2. Session token support

The AWS SDK supports Session Token – a token that will expire after a certain period, and will be used together with access ID and secrete access key for AWS authentication. This is extremely useful for maintaining large number of IDs and keys. Since Session Token will simply expire, there is much less need to actively delete unused/obsolete IDs or keys.

The last time I checked, Serverless hasn’t incorporated the support for Session Token yet. Would love to have that.

Serverless framework alternatives

Like every framework, it might solve 80% of your problems, but to get the other 20%, things might turn to exponentially difficult, to a point, you even feel like fighting against the framework :)

If you dislike framework that ‘dictates’ your workflow, here are some alternatives to the Serverless framework.

I already mentioned node-aws-lambda from ThoughtWorks studio. It is a Node module to automate the AWS Lambda function deployment. It doesn’t include API endpoint deployment. But with AWS API Gateway Importer from AWS lab, you can create or update API endpoints from a Swagger or RAML document.

For editing CloudFormation templates, IntelliJ has a plugin – AWS CloudFormation support.

My unfinished Gulp script project has some interesting Gulp tasks to validate and upload CloudFormation templates. Deleting, updating, describing stacks, and tracking stack update progress are also included. I haven’t worked on this project for a while, but I believe the majority of the code still work.

Conclusion

Serverless framework is still young, yet it already brought us useful features that simplified the Lambda development. It certainly has room for improvement. The early product feels more limiting in how to organize and name your code assets. The later development has made some parts of this framework more configurable and thus flexible.

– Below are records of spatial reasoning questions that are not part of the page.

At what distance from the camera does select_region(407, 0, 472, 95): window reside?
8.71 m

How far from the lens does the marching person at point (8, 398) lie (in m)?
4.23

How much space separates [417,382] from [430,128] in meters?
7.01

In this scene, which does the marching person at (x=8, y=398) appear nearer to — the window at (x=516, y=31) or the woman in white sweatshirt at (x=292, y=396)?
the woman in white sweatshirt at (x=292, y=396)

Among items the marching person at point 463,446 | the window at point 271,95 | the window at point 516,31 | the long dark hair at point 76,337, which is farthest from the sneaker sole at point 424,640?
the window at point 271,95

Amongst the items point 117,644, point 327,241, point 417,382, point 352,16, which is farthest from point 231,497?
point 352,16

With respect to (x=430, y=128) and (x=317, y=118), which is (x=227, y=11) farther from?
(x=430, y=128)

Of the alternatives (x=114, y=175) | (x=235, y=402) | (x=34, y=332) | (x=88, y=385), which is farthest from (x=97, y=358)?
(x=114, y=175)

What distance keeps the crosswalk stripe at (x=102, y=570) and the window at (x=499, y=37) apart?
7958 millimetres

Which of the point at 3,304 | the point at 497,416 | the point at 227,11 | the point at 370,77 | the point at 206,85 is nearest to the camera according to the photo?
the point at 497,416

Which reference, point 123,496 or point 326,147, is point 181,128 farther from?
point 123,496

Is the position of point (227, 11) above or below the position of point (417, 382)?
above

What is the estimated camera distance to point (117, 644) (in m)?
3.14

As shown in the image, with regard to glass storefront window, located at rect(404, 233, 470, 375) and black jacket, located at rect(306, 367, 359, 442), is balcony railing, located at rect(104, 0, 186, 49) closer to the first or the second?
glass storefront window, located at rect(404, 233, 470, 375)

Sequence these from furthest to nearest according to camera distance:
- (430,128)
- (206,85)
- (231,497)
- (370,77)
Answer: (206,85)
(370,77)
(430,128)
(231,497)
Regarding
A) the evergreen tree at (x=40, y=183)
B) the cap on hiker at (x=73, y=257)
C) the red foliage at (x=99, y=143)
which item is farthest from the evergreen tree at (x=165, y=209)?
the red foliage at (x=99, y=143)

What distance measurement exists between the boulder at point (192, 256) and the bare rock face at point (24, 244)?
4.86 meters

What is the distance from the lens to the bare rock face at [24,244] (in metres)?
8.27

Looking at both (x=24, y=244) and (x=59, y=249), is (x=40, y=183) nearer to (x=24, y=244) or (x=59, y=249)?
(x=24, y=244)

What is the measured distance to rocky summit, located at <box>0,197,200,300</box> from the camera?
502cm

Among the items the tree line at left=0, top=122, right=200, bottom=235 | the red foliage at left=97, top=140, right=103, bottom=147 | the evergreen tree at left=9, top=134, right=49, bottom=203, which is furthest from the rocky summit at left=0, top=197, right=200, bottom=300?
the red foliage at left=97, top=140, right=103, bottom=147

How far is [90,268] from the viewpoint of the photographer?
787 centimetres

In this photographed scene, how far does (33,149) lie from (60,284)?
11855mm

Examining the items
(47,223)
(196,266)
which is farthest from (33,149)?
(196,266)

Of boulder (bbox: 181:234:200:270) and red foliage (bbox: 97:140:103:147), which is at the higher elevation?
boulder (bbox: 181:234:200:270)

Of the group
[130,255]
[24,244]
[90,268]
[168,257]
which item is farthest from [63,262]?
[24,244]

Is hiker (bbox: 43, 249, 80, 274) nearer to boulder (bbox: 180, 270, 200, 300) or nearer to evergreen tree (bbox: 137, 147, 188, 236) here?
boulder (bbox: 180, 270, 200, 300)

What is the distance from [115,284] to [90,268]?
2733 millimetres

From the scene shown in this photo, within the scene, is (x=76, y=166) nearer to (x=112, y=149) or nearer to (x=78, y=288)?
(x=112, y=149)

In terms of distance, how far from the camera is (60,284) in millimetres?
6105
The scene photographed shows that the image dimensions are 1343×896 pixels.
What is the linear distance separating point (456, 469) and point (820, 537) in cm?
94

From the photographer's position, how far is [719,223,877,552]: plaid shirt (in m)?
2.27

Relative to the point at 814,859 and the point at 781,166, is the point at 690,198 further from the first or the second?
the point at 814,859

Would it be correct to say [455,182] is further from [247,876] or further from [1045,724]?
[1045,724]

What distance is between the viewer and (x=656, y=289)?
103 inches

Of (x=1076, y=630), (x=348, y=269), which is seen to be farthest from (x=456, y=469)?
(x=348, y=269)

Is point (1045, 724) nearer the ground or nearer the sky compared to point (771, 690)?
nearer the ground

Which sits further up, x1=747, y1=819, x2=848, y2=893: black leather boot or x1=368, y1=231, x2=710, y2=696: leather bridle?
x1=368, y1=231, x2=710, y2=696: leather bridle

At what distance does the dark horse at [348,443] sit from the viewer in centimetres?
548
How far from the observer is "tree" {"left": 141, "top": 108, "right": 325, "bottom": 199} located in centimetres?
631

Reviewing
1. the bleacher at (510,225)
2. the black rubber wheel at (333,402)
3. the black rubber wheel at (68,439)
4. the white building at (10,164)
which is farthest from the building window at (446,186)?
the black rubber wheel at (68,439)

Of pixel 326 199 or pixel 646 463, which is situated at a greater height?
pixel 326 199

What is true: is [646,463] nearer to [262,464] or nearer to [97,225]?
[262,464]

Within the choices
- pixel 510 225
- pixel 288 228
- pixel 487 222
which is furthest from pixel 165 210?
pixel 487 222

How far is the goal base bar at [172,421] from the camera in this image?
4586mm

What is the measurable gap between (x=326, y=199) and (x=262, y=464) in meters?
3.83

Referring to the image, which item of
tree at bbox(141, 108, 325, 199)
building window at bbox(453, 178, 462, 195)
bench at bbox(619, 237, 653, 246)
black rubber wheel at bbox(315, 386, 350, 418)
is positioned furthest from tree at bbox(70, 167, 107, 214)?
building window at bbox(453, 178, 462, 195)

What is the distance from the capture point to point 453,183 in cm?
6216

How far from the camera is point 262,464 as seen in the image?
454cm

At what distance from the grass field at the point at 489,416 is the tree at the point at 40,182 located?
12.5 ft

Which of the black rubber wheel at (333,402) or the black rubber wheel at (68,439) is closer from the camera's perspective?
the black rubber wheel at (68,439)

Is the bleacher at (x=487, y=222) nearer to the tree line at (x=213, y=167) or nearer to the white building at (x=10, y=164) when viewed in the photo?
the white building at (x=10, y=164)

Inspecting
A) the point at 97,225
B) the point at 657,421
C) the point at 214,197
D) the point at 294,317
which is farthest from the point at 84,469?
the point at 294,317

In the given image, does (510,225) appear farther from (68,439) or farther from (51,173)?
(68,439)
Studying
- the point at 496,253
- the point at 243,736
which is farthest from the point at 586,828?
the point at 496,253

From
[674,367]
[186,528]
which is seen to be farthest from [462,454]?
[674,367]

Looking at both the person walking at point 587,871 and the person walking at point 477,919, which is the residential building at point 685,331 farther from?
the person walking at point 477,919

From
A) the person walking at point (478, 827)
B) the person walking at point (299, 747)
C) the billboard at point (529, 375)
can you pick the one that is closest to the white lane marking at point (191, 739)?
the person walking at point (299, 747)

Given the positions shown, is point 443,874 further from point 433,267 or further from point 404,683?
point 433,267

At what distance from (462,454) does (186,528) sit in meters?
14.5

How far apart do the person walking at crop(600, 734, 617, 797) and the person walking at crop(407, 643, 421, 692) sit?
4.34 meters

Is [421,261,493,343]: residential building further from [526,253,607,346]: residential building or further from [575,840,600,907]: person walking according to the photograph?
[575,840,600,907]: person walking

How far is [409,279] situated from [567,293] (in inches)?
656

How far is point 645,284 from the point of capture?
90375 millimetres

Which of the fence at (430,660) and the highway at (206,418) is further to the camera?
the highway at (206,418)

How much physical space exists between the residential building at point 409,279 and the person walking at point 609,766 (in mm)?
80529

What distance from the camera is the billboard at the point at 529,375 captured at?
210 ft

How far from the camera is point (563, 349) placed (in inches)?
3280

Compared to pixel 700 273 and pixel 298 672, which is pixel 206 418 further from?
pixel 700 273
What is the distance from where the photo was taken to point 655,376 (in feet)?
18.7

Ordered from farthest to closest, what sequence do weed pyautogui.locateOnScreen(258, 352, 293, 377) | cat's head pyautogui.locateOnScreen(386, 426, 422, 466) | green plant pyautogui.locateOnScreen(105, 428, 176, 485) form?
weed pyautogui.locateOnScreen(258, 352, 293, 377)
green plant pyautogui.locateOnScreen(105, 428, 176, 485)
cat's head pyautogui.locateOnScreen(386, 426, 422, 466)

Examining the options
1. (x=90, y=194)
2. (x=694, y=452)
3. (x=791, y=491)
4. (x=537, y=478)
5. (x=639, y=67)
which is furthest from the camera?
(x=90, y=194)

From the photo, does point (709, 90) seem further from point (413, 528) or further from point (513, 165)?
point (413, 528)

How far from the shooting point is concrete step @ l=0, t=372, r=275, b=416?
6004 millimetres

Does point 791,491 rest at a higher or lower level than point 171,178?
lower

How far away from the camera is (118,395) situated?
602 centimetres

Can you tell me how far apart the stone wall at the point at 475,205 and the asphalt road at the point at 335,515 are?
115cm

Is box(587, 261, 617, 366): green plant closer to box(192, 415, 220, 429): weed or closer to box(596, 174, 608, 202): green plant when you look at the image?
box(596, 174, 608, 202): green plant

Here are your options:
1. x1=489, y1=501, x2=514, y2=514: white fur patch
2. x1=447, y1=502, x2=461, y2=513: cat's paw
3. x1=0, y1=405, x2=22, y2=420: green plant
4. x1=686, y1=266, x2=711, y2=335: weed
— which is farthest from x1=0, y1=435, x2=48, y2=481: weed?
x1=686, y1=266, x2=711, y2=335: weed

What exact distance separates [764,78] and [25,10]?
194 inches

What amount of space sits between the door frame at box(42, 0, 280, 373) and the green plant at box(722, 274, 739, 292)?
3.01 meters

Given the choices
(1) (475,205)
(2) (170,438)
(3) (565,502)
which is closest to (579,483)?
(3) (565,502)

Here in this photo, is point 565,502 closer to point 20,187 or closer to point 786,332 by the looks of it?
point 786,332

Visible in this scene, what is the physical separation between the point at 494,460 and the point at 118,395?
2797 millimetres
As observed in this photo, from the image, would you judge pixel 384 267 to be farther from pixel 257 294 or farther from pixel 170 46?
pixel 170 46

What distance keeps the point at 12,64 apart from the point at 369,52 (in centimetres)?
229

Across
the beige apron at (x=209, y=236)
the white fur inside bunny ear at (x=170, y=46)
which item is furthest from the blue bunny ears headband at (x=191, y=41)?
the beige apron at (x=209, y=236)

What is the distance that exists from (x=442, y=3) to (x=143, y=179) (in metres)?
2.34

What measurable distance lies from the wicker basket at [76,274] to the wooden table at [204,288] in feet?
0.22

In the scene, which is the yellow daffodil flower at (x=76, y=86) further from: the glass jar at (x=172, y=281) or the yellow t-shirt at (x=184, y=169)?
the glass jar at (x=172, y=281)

There are many times when I questioned myself if we should come up with something else rather than adopting this young and fast changing framework. Our current approach is to stay the course with Serverless. I just feel that it is too early to deviate away from ‘the Serverless way’. Like I said, the framework has some good practices baked in.

If anything is missing, the framework authors and contributors are quite diligent to close the gap. There are 44 contributors after all. The other approach is to contribute to the framework by ourselves. This is what we did at Financial Engines – fork the source, implement a new feature, then submit a pull request. It is a very open-source way to fix issues for ourselves and at the meanwhile evolve the framework.

In the worst scenario, even when we decide to ‘stray away’ from this Serverless framework, we’ve already learned a ton along the way. The journey itself is worth it. And at that time, we might have articulated enough intelligence to confidently develop our own solutions. So far, I feel this time is still far away. The framework is at pre-release stage, and constantly improving. I’d recommend checking out its new features, and involving the open source community.